Following the closure of public comment, TCEQ Executive Director Kelly Keel responded to the comments and sent a final notice on Jan. 23. TCEQ continued to accept formal requests for a public hearing until March 4. However, Keel determined that the 13 timely requests did not meet the legal standards to warrant a hearing and recommended for the TCEQ Commissioners to deny “These individuals are not affected persons… because the address provided in the Requests are not in proximity to any relevant features of the existing facility, and are not along any of the four discharge routes,” Keel wrote. “The Requests from the 13 individuals raised issues only in defense of the public at large and did not personalize their affectedness and failed to establish a personal justiciable interest.”

Current Texas House District 85 representative Stan Kitzman originally filed a request for a public hearing on Oct. 14, 2025, but withdrew it two weeks later on Oct. 30 without a documenting a reason. Moerbe said Kitzman gave him various reasons for doing so with his final one being that he didn’t want l iberals to protest the Commissioners’ meeting.

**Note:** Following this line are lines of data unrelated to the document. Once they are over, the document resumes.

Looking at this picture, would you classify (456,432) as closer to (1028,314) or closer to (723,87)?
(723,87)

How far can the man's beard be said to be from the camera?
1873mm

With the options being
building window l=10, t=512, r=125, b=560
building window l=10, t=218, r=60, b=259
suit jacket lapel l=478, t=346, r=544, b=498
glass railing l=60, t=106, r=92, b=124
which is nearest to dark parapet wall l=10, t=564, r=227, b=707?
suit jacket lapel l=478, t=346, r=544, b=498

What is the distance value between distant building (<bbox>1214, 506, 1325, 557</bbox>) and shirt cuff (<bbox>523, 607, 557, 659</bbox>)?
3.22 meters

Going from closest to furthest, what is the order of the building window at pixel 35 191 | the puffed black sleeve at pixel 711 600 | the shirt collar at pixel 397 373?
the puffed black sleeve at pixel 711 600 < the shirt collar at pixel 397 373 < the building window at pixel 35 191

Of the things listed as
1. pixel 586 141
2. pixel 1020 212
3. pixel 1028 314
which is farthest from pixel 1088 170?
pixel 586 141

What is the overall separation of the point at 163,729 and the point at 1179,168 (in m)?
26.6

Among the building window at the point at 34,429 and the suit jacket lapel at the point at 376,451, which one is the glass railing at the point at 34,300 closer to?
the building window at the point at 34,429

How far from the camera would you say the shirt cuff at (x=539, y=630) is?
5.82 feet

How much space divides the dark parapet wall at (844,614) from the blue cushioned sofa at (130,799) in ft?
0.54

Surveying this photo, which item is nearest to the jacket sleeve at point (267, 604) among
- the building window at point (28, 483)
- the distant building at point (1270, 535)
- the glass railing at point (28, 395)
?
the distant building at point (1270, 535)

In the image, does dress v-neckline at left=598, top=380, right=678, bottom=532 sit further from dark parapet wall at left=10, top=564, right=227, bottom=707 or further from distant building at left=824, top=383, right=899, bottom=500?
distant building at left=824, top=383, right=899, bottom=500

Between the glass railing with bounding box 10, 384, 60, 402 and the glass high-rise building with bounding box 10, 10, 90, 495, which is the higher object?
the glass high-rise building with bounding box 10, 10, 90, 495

Mueller, Parry and one other filed requests for reconsideration that Keel also recommended denying since the requests contained the same information previously provided.

The application, hearing requests and requests for reconsideration will now go before the TCEQ Commissioners for a vote on April 30—nine days away. According to TCEQ Chief Clerk Laurie Gharis, the commissioners will not hear oral argument or additional comments regarding LCRA’s application at the meeting. The commissioners are expected to approve LCRA’s permit.

“The TCEQ may have denied our formal legal hearing by claiming local citizens aren’t ‘affected,’ but this fight is simply shifting to higher ground,” Moerbe said. “Our immediate next steps involve bypassing the state and escalating this to the federal level, including an active [Securities and Exchange Commission (SEC)] Whistleblower investigation into the LCRA’s hidden financial liabilities and direct [Environmental Protection Agency (EPA)] enforcement of the federal coal ash rules. Simultaneously, Fayette County leadership is actively exploring local enforcement options, ensuring that if the state of Texas refuses to protect our water and property, the county and the federal government will.”